- **Text under study**:
——

Kansas State League debut
- 1905, for the Minneapolis Minnies

Last Central Kansas League appearance
- 1911, for the Concordia Travelers

Career statistics
- Batting average: .254
- Stolen bases: 210

Teams
- Playing career Minneapolis Minnies (1905); Austin Senators (1906–1908); Houston Buffaloes/Waco Navigators (1909); Concordia Travelers (1910–1911); Managerial career Concordia Travelers (1910–1911);

Career highlights and awards
- League leader stolen bases, 1907; League championships 1906, 1907, 1910, 1911;

= Harry Short (baseball) =

American baseball player and manager

Harry H. Short (April 16, 1878 in Plymouth, Indiana – November 20, 1954 in Garden City, Kansas) was an American minor league baseball player and manager. He played on two Texas League championship Austin Senators teams (in 1906 and 1907), and led the league in stolen bases in 1907 with 78.

——

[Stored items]
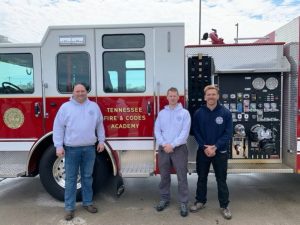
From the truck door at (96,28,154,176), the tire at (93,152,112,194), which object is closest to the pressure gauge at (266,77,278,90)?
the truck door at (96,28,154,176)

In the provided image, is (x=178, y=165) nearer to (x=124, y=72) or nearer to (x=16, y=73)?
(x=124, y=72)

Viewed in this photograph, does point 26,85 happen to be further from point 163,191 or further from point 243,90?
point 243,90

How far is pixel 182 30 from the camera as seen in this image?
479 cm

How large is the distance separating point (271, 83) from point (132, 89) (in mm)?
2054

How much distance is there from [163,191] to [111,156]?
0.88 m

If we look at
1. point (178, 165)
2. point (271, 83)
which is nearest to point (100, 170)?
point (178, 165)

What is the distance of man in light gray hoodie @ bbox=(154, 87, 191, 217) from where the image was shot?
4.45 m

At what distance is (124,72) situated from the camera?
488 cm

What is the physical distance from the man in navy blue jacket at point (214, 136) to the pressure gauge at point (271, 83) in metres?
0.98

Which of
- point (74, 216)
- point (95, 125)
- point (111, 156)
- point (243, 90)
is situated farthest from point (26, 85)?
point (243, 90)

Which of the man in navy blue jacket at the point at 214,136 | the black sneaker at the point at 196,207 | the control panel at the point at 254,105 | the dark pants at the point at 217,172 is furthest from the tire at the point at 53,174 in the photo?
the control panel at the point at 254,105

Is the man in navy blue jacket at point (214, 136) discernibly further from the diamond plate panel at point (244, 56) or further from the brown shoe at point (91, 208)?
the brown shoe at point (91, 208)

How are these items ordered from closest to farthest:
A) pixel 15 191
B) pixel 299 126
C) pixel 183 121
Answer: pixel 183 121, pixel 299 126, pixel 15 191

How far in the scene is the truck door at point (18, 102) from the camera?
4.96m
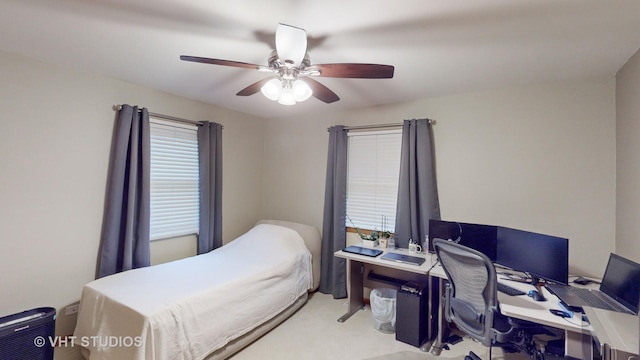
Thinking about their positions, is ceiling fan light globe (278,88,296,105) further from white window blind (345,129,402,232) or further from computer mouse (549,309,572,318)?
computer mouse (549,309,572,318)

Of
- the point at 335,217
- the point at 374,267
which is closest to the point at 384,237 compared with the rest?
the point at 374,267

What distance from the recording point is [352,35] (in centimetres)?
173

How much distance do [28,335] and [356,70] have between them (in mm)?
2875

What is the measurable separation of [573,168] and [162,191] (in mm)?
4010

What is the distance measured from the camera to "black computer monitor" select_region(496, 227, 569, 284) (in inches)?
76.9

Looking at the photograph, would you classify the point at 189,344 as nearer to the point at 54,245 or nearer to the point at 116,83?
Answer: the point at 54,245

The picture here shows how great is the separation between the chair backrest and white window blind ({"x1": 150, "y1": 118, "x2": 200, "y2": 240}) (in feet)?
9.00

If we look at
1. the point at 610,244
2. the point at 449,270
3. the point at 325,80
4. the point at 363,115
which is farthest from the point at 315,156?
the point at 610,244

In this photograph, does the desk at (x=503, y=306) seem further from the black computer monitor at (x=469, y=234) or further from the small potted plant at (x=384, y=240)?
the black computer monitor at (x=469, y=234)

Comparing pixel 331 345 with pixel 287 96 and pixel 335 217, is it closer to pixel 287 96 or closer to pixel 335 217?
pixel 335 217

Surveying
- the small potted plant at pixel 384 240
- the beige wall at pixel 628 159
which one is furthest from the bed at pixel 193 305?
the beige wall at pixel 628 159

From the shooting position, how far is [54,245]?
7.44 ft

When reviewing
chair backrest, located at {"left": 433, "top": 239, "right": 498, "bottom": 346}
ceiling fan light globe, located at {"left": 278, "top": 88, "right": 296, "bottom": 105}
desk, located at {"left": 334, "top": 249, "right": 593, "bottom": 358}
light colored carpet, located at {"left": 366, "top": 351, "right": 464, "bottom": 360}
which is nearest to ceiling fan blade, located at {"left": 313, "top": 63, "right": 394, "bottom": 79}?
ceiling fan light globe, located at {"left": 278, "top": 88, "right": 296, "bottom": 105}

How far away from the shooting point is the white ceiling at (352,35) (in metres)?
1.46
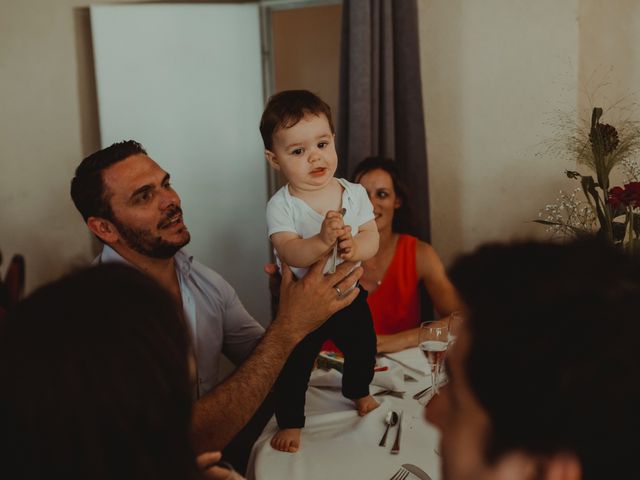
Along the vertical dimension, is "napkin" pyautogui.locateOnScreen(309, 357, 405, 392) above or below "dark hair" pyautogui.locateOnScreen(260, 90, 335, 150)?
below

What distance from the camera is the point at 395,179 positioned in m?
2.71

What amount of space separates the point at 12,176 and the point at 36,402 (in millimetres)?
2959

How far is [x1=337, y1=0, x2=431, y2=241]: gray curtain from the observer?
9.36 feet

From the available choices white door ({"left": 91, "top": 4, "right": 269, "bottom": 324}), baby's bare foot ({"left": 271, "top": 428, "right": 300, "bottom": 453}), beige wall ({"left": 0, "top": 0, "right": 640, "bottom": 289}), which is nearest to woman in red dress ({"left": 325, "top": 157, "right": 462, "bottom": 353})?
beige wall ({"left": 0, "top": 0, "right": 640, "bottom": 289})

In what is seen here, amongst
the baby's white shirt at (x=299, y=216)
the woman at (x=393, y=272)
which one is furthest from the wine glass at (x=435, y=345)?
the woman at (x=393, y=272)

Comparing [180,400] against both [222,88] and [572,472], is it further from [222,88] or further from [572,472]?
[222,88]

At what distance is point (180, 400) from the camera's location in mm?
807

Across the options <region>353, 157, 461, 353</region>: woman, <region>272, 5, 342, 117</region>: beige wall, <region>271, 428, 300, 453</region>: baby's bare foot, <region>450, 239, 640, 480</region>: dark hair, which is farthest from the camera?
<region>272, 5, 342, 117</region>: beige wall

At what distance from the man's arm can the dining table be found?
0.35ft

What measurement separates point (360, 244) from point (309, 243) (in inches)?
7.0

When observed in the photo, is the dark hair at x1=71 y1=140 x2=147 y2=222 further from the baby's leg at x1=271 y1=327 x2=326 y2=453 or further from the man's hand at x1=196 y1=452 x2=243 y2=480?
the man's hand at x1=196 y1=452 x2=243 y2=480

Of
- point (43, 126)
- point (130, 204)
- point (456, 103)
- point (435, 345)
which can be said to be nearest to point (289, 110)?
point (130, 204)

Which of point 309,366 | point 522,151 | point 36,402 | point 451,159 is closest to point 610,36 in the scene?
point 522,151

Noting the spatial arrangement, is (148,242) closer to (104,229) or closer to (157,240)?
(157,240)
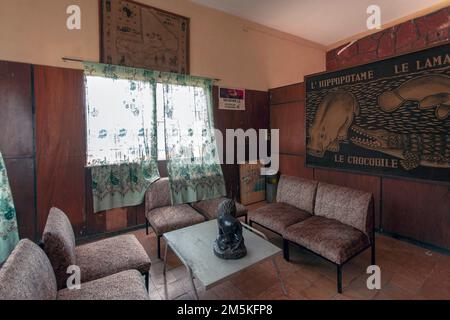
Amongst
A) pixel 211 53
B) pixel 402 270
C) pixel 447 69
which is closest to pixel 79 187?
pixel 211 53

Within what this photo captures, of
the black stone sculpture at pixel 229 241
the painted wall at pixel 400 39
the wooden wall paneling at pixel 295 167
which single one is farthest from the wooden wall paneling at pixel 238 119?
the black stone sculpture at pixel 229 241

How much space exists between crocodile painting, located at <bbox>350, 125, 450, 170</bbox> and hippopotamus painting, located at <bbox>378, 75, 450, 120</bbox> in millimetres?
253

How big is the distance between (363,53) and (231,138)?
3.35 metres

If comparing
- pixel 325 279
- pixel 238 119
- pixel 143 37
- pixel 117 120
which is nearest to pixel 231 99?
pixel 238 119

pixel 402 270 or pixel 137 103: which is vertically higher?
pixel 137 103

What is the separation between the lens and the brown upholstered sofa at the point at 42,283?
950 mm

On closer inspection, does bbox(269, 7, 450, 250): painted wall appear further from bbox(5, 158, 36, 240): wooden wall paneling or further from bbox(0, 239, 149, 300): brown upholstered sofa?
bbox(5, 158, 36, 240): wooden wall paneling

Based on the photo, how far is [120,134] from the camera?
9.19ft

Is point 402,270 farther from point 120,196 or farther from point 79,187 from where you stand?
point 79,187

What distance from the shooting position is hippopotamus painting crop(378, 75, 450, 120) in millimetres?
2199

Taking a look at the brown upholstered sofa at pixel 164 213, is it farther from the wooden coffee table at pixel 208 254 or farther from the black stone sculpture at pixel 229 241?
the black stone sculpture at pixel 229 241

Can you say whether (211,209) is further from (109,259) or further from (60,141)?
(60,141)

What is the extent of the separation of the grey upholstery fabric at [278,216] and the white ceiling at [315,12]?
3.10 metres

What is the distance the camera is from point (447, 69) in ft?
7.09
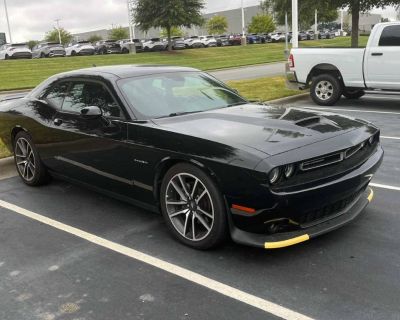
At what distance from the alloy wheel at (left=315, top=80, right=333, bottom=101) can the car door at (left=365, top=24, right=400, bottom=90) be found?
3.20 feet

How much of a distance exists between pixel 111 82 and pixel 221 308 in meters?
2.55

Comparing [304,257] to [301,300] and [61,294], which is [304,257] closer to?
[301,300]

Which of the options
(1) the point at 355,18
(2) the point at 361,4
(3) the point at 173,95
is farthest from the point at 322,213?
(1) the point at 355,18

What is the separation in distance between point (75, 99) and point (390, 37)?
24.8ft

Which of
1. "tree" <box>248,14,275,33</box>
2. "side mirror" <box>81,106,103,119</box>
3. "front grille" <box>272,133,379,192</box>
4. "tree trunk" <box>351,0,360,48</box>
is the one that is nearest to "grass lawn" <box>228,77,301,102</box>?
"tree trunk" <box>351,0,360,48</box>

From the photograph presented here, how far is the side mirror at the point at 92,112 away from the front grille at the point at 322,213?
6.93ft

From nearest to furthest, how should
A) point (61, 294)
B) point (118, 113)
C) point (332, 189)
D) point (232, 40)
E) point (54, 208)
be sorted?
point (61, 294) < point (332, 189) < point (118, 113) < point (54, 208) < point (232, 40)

——

- **Questions on the material**:
a: Answer these questions from the Harry Short text:
(i) For which team did Short make his Kansas State League debut?
(ii) How many stolen bases did he record in his career?
(iii) In what town and state was he born?
b: Copy the part of the Harry Short text that opens with the words containing "Harry H. Short" and closes with "1907 with 78.".
Use only the Harry Short text as your source.

- **Results**:
a:
(i) The Minneapolis Minnies
(ii) 210
(iii) Plymouth, Indiana

b:
Harry H. Short (April 16, 1878 in Plymouth, Indiana – November 20, 1954 in Garden City, Kansas) was an American minor league baseball player and manager. He played on two Texas League championship Austin Senators teams (in 1906 and 1907), and led the league in stolen bases in 1907 with 78.